Consegna -> Ricopia fedelmente il passo dell'intervista riportata qui sotto, a partire dalle parole "È davvero possibile" e fino alle parole "che siamo autentici?" incluse.

Estratto selezionato ->
========================================================================
Tuttolibri, 13 maggio 2023
Intervista a Erri De Luca
Lasci cadere 41 bastoncini colorati sul tavolo e poi ne togli uno o due o tre per volta, senza muovere gli altri, altrimenti perdi il turno. È un tentativo di rintracciare l’intelligenza del caso: è lo Shangai, il gioco che Erri De Luca non ha mai saputo giocare e che dà il titolo al suo nuovo libro, Le regole dello Shangai, il settantunesimo, senza considerare quattro raccolte di poesie. In copertina c’è una mappa chiromantica disegnata su una mano: la protagonista è una gitana, sa leggere le linee della vita sui palmi, è una delle prime cose che fa quando incontra l’altro protagonista, un anziano orologiaio che sta campeggiando tra i boschi, in una zona di confine. Lei scappa da un matrimonio combinato, lui da niente. Non hanno un nome, De Luca scrive nelle prime pagine il perché: «I nomi non aggiungono niente alle persone. Anzi, tolgono: se chiamo Federico il personaggio, ecco che chi legge lo associa a una persona che ha lo stesso nome. Questo abbinamento non aggiunge, toglie. Nessuno somiglia a qualcun altro, qualcuno cerca l’impossibile imitazione di un suo modello, impegno per me incomprensibile». Hanno età molto diverse, storie molto diverse, sono due stranieri che si danno accoglienza, fiducia, compagnia e futuro. E quando sono distanti l’uno dall’altra, quando pensano di essersi persi di vista, uniscono i loro destini.
De Luca, ha scritto un libro sull’incontrarsi e sul conoscersi. Perché?
«È il tema principale dell’esistenza imbattersi in qualcuno, senza appuntamenti e nelle turbolenze. Si presta a narrazione».
È davvero possibile conoscere gli altri?
«Gli altri possono farci conoscere chi siamo. Di fronte allo sconosciuto impariamo qualcosa su di noi. E così è pure per l’altro, reciprocamente».
Per buona parte della storia, i protagonisti non sanno la verità l’uno dell’altra eppure sono vicinissimi: è solo in uno spazio di omissione che siamo autentici?
«Capire non serve a niente, ho letto in un romanzo. C’è un margine ampio di fraintendimento, di segreto che protegge il rapporto, anche il più stretto».
========================================================================
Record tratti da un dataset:
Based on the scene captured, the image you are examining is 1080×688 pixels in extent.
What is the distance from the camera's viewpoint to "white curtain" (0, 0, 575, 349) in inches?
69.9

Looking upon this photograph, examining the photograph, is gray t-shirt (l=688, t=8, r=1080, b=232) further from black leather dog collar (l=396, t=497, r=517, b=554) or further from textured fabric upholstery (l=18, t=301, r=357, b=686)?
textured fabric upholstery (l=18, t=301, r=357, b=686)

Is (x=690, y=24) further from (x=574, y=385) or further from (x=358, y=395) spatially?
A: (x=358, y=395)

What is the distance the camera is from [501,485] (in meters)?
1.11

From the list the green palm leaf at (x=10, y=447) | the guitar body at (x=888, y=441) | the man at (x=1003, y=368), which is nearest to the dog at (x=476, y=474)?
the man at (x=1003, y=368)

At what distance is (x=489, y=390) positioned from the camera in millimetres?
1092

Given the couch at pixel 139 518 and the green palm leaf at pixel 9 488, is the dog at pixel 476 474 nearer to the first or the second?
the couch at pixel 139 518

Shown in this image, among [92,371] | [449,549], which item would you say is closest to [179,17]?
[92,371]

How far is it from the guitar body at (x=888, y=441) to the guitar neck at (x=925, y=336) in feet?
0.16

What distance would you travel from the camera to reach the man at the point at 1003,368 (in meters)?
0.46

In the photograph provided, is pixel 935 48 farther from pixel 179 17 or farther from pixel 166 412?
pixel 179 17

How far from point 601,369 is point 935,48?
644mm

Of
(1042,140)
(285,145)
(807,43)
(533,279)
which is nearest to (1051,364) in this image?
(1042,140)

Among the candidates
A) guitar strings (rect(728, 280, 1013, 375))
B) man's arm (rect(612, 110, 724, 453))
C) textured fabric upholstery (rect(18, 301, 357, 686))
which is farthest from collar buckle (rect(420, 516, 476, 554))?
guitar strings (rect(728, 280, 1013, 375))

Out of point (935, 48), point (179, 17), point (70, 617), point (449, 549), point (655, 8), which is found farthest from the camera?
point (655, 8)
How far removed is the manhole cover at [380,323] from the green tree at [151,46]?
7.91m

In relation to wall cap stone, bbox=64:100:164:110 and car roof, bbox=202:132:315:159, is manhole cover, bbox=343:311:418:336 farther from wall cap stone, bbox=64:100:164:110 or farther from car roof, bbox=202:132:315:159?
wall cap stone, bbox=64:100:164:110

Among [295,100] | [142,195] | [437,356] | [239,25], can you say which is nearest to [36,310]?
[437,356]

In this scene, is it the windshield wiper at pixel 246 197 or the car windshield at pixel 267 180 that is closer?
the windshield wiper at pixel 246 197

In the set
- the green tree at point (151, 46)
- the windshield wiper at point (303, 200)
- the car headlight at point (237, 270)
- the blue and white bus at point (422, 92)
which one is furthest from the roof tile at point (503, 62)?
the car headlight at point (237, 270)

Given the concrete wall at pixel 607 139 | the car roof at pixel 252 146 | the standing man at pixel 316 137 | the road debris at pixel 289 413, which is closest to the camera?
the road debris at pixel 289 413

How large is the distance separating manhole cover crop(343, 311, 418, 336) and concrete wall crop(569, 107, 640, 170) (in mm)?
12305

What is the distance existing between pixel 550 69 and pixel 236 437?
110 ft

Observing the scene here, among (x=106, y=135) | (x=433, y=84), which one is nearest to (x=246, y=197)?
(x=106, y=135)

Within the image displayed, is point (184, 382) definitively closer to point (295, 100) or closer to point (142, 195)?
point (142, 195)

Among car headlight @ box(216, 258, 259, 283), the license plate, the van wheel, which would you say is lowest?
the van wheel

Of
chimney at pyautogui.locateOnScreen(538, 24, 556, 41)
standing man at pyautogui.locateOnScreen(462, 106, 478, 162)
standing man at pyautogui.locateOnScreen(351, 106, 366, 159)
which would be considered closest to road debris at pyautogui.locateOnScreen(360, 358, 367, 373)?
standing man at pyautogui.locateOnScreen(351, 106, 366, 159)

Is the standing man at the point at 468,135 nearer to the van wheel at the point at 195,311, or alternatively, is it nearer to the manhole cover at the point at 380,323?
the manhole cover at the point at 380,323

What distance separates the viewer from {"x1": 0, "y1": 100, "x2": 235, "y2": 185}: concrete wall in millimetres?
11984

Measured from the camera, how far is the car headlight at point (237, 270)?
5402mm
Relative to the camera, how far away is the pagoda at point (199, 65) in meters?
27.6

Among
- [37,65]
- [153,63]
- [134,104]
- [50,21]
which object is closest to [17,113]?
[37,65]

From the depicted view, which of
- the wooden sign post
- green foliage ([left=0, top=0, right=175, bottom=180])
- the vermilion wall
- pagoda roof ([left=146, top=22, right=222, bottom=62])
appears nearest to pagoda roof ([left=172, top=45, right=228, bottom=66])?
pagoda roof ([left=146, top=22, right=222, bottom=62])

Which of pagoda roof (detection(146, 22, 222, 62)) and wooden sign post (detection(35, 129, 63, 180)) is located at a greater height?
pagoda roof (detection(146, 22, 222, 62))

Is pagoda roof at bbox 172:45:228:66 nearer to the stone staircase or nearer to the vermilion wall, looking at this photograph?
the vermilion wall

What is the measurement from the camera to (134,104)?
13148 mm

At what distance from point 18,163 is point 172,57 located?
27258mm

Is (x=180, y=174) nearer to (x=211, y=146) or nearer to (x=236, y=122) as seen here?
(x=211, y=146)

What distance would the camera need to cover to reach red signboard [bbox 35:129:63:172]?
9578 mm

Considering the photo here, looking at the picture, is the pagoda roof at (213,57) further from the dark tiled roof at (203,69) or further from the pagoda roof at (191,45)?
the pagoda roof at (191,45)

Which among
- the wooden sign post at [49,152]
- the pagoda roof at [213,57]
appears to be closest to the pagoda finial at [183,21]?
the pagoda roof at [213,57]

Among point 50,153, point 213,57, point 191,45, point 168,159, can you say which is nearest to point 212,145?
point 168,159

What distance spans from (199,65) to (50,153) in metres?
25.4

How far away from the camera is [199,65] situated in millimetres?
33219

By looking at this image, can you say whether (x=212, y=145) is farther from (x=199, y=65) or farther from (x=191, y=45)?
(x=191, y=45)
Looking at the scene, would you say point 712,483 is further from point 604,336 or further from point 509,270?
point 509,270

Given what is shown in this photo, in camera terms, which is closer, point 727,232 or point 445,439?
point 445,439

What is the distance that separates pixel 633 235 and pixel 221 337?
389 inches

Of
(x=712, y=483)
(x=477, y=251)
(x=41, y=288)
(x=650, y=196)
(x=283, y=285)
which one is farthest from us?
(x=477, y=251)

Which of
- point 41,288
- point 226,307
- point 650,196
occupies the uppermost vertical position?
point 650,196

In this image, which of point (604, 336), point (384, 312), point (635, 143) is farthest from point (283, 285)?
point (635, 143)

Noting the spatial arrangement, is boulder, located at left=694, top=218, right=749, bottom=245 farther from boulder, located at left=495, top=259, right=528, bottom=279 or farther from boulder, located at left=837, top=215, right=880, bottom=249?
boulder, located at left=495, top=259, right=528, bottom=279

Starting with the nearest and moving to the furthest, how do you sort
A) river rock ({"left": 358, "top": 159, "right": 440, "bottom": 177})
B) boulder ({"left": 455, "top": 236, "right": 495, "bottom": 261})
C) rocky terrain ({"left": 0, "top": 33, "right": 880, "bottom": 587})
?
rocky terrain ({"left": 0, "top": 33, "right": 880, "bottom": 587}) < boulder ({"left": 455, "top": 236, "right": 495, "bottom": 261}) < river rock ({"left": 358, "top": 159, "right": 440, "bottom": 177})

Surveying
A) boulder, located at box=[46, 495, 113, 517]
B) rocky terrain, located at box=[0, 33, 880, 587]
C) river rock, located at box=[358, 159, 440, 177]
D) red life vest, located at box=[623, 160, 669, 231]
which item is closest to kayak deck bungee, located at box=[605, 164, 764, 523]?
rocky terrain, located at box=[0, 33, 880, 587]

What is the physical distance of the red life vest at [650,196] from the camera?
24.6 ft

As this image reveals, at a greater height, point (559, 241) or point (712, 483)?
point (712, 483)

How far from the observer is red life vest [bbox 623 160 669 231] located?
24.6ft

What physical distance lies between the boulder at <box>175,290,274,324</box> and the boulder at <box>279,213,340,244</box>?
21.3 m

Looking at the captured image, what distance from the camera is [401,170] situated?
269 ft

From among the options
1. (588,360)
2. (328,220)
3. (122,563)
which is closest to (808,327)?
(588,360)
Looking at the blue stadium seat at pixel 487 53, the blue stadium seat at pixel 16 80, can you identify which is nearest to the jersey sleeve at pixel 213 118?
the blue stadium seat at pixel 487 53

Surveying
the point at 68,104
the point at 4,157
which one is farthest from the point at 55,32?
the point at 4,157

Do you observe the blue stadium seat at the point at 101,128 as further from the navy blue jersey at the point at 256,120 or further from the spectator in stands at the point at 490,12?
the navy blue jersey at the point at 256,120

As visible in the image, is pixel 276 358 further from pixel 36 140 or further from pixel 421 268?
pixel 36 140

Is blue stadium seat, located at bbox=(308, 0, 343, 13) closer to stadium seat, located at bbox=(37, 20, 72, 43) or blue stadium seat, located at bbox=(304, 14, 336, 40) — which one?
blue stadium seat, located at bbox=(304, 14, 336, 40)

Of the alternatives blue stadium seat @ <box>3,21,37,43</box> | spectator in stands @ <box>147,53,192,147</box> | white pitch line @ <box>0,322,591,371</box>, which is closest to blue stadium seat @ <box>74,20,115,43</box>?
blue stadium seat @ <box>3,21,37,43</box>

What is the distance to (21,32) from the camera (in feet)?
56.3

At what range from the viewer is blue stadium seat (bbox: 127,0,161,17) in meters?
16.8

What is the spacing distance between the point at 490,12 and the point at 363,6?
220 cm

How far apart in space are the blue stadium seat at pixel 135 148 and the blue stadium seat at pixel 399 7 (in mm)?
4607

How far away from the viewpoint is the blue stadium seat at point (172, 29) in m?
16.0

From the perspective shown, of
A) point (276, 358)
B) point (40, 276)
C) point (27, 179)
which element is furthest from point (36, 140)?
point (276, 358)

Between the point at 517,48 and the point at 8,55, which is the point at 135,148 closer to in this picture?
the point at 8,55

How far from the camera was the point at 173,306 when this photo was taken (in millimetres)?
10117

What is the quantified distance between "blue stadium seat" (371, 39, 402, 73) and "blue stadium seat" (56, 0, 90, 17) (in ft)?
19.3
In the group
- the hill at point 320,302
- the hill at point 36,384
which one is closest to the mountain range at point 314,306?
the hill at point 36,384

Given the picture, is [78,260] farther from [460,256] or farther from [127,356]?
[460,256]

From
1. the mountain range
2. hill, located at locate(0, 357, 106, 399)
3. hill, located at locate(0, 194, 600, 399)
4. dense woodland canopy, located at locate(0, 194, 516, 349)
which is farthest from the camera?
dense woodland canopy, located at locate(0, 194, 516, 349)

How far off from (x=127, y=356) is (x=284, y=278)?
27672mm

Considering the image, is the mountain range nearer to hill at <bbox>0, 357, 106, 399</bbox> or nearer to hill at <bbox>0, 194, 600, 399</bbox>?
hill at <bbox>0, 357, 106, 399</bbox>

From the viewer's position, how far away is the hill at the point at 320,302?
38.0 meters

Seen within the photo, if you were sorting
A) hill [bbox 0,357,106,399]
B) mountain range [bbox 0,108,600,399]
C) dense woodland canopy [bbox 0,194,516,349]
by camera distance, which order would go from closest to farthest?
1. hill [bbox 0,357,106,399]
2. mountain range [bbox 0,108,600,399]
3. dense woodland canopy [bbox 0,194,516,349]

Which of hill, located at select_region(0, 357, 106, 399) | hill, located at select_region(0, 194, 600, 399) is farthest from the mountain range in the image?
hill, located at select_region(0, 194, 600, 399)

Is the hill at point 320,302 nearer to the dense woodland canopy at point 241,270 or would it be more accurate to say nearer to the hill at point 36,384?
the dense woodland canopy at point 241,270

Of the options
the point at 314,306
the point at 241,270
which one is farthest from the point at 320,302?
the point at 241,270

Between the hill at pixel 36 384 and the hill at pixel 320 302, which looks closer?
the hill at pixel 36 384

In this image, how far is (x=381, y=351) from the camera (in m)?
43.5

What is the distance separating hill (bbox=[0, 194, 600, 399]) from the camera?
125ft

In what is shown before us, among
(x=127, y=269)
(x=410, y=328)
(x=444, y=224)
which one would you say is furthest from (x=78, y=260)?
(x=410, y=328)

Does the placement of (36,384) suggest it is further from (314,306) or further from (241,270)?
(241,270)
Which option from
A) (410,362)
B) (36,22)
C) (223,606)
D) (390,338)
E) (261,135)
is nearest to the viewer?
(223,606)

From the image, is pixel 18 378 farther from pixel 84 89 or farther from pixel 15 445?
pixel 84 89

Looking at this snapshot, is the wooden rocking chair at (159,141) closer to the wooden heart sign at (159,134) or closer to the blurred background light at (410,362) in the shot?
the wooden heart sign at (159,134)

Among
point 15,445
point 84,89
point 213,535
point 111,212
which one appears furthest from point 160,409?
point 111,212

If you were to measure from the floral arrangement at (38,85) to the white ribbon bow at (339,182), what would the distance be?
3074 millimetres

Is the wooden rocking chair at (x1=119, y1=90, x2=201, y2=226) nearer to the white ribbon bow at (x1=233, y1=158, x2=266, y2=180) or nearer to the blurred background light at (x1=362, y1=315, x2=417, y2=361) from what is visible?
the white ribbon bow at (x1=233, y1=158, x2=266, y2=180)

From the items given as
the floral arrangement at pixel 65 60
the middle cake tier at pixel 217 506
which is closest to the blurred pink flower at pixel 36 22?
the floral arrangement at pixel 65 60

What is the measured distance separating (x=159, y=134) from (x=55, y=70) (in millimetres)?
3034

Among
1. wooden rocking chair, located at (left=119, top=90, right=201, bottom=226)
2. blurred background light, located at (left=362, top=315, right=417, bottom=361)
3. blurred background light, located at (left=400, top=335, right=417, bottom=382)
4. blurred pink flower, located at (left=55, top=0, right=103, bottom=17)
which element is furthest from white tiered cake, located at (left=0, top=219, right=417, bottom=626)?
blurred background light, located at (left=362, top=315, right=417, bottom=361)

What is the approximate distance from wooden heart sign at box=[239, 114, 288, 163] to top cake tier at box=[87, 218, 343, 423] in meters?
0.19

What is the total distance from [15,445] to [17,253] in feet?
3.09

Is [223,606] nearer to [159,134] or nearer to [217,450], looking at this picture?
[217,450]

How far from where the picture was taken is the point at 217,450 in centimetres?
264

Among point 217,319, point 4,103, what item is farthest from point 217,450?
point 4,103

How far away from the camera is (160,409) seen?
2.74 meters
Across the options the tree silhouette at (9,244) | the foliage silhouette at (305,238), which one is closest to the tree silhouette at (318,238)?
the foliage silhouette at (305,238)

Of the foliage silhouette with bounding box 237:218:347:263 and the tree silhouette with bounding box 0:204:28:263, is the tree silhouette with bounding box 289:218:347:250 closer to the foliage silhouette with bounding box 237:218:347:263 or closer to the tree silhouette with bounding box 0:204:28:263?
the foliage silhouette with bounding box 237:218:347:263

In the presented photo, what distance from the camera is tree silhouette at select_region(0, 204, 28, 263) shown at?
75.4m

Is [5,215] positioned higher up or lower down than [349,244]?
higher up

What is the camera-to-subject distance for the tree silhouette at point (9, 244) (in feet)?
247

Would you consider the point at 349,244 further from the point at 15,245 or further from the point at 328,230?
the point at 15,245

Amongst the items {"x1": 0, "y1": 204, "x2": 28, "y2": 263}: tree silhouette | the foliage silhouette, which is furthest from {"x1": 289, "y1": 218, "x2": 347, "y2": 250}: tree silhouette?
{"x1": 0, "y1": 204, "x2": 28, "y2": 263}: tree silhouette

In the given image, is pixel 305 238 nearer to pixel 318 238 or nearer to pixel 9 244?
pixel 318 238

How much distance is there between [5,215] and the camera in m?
========================================================================
Risposta all'esercizio ->
È davvero possibile conoscere gli altri?
«Gli altri possono farci conoscere chi siamo. Di fronte allo sconosciuto impariamo qualcosa su di noi. E così è pure per l’altro, reciprocamente».
Per buona parte della storia, i protagonisti non sanno la verità l’uno dell’altra eppure sono vicinissimi: è solo in uno spazio di omissione che siamo autentici?